- Church: Ukrainian Greek Catholic Church
- Appointed: 1964
- Other post: clandestine Exarch of Central Asia (1959–1967)

Orders
- Ordination: 1 January 1928 (Priest) by Isaias Papadopoulos
- Consecration: 1964 (Bishop) by Alexander Chira

Personal details
- Born: Yosyf Romanovych Fedoryk 20 December 1897 Jarosław, Austrian-Hungarian Empire, now Poland
- Died: 28 December 1979 (aged 82) Stryi, Soviet Union, now Ukraine

= Yosafat Fedoryk =

Ukrainian Greek Catholic bishop (1897–1979)

Yosafat Yosyf Fedoryk, O.S.B.M. (Йосафат Йосиф Федорик; 20 December 1897 – 28 December 1979) was a Ukrainian Greek Catholic clandestine hierarch. He was Exarch of Central Asia from 1959 (from 1964 in rank of bishop) to 1967 and an auxiliary bishop of the Ukrainian Catholic Eparchy of Ivano-Frankivsk from 1967 to 1979.

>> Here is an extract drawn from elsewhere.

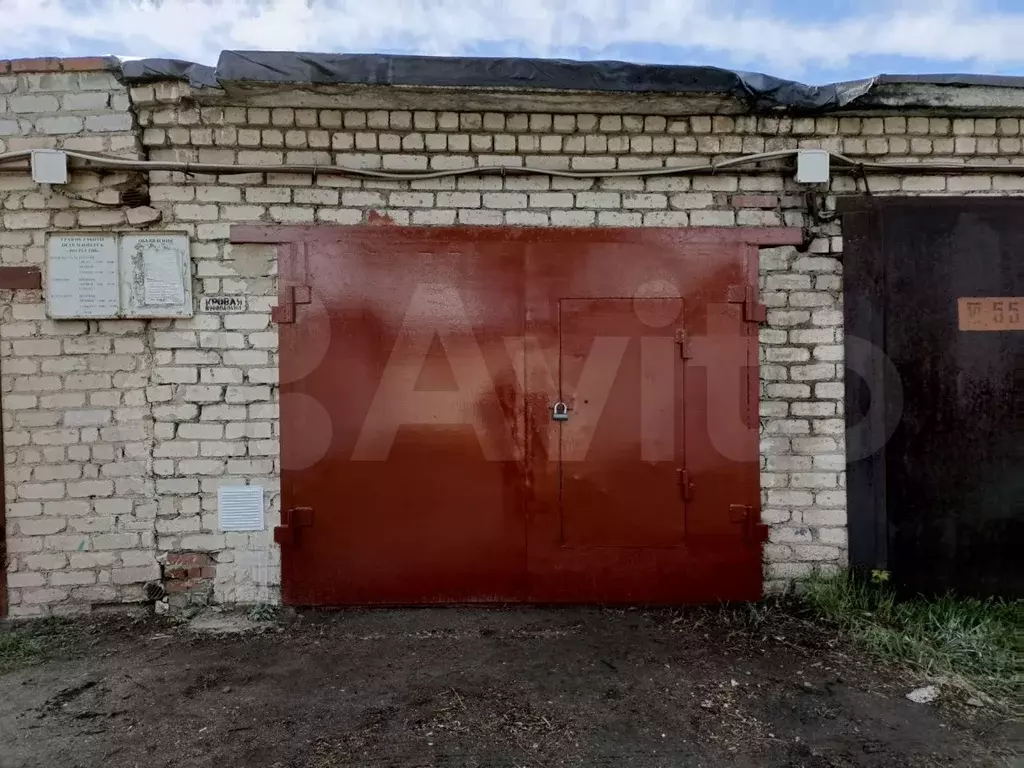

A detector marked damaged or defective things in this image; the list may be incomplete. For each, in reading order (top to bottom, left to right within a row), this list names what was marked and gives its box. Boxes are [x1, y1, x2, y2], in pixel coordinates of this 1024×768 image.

rusty metal surface [249, 228, 790, 606]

Born in Jarosław, Austrian-Hungarian Empire (present-day – Podkarpackie Voivodeship, Poland) on 1897 in the family of railroader Roman Fedoryk and his wife Rozaliya (née Radelitska). After graduation of the Theological Seminary in Lviv he joined the religious Order of Saint Basil the Great. He was professed on 14 March 1923, solemn professed on 18 April 1926 and was ordained a priest on 1 January 1928 by Bishop Isaias Papadopoulos, while studying at Pontifical Gregorian University. After ordination he served in the different Basilian monasteries. From 1944 until 1945 Fr. Fedoryk was a superior in the monastery in Zolochiv.

He was arrested on 1945, because the Communist regime abolished the Greek-Catholic Church, and imprisoned until his release in 1948, but the second time arrested in 1952 and released on 1960. He remained in exile until 1967. During his second imprisonment he was appointed by Yosyf Slipyi as Exarch for the Greek-Catholics in the Central Asia with the centre in Frunze And in 1964 Fr. Fedoryk was clandestinely consecrated to the Episcopate by Bishop Alexander Chira in Karaganda.

Bishop Fedoryk returned from exile on 1967 and died on 28 December 1979.